Artificial intelligence: The broader umbrella
Artificial intelligence refers to computer systems performing tasks that typically require human intelligence. In the context of insurance, AI encompasses a wide range of technologies designed to mimic human cognitive functions, such as learning, problem-solving, and decision-making.
Machine learning: AI's powerful pal
Machine learning is a subset of AI that focuses on developing algorithms and statistical models that enable computer systems to improve their performance on a specific task through experience. In underwriting, ML algorithms can analyze historical data, identify patterns, and make predictions about future risks without being explicitly programmed to do so.
Both AI and ML share the common goal of enhancing and accelerating decision-making processes in underwriting. They leverage data-driven insights to improve risk assessment accuracy, streamline operations, and personalize insurance products.
What about humans?
While AI and ML technology has advanced over the past 75 years – and rocketed forward in the past decade – human underwriters have for centuries been effectively making claims decisions based on increasingly advanced models and manuals. The accumulated knowledge from underwriting professionals dates back to the 17th century, when the term “underwriting” originated from the Lloyd’s of London insurance market.2
This human-knowledge dataset is massive, and it features something that AI and ML do not yet have – higher levels of reasoning and nuance based on experience.
AI and ML are already good and rapidly getting better at making underwriting decisions on standard cases – those that are objectively and easily approvable or rejectable. But vast numbers of cases fall outside of those windows, and the insurance industry has spent decades focused on building relationships with customers who want to express their unique circumstances to a person, not a machine.
Technology is not trying to pull humans into the abyss by forcing them to abandon those relationships. On the other side of the rope, insurance executives should not willingly jump off that cliff through too-rapid and irresponsible AI integration, nor should they pull technology into the void by delaying implementation.
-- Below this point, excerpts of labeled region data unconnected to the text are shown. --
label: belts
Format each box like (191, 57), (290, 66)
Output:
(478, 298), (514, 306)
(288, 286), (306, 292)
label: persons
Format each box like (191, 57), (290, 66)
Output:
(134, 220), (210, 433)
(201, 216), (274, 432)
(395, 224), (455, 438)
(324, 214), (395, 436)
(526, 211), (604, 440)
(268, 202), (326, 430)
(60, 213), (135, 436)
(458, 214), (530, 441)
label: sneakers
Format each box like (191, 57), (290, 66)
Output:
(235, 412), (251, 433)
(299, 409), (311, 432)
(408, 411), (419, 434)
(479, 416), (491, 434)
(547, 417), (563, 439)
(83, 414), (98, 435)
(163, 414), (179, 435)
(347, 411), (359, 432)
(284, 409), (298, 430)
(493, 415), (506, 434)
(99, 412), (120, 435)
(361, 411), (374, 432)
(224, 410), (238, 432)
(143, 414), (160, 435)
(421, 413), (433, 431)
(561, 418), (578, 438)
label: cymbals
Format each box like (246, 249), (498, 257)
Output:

Rather than participating in a game of tug-of-war both lose by playing, technology and humans should work together in the best interest of customers.
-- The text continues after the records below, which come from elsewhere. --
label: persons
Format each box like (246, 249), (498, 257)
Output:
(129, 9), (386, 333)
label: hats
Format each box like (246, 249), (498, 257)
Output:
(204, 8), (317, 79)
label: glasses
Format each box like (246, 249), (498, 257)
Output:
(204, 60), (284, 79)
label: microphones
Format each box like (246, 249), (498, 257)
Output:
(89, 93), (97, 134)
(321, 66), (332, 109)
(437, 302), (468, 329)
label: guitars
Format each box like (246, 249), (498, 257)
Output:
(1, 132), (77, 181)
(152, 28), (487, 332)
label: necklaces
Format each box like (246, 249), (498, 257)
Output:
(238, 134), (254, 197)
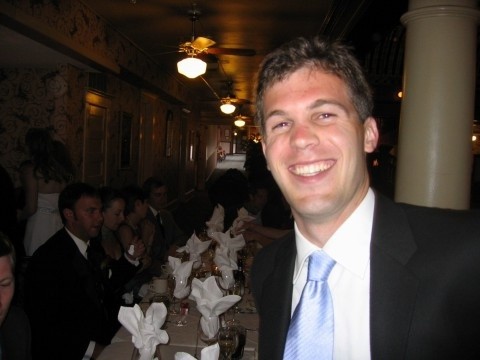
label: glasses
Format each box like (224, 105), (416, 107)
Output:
(152, 192), (169, 197)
Here are two successful applications of such human/technology collaboration.
An AI example: Medical records
Insurers are now integrating AI technology that turns reams of medical records, including physician notes notorious for their challenging handwriting, into actionable summaries. In the process, this technology extracts key information and highlights potential risk factors useful to underwriters as they assess an applicant’s risk.
For more challenging cases, this collaboration showcases the best of both AI and humans – technology that speeds up a laborious manual task but that still leaves room for the valuable and necessary human experience underwriters bring to the job.
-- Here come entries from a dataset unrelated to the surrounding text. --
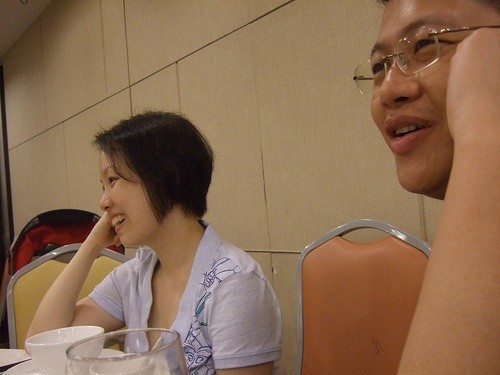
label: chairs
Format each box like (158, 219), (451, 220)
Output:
(295, 219), (431, 375)
(7, 242), (130, 349)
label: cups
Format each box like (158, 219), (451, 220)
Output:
(65, 328), (188, 375)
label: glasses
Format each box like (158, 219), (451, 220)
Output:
(353, 25), (500, 98)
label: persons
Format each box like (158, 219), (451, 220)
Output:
(25, 111), (283, 375)
(352, 0), (500, 375)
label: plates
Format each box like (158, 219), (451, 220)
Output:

The result is a significant drop in the time it takes an underwriter to review a case without sacrificing accuracy.
For example, in early 2024, RGA announced a strategic investment and exclusive global life and health reinsurance partnership with an insurance technology company that uses advanced AI to interpret and transform medical records into a comprehensive and interactive digital underwriting abstract. This technology can efficiently sift through thousands of pages in minutes and hours instead of days and weeks, leading to material time savings.
An ML example: Reinsurance optimization
RGA is also using ML algorithms to optimize the review process. This allows RGA to streamline workflows, creating efficiencies that it then transfers to clients through supplemental underwriting programs. It also enables RGA to provide quicker cycle times on cases, leading to faster responses and increased placement.
Through this technology, RGA can handle large volumes of business, and because the system is based on machine learning, it is constantly improving by incorporating the most current information and trends.
Conclusion: Teammates in excellence
As AI and ML technologies continue to evolve, their integration into underwriting processes presents opportunities and challenges. Navigating the complex interplay between human expertise and technological innovation is crucial.
The focus should be on partnership – collaboration in which AI/ML and humans are teammates in excellence for the customer.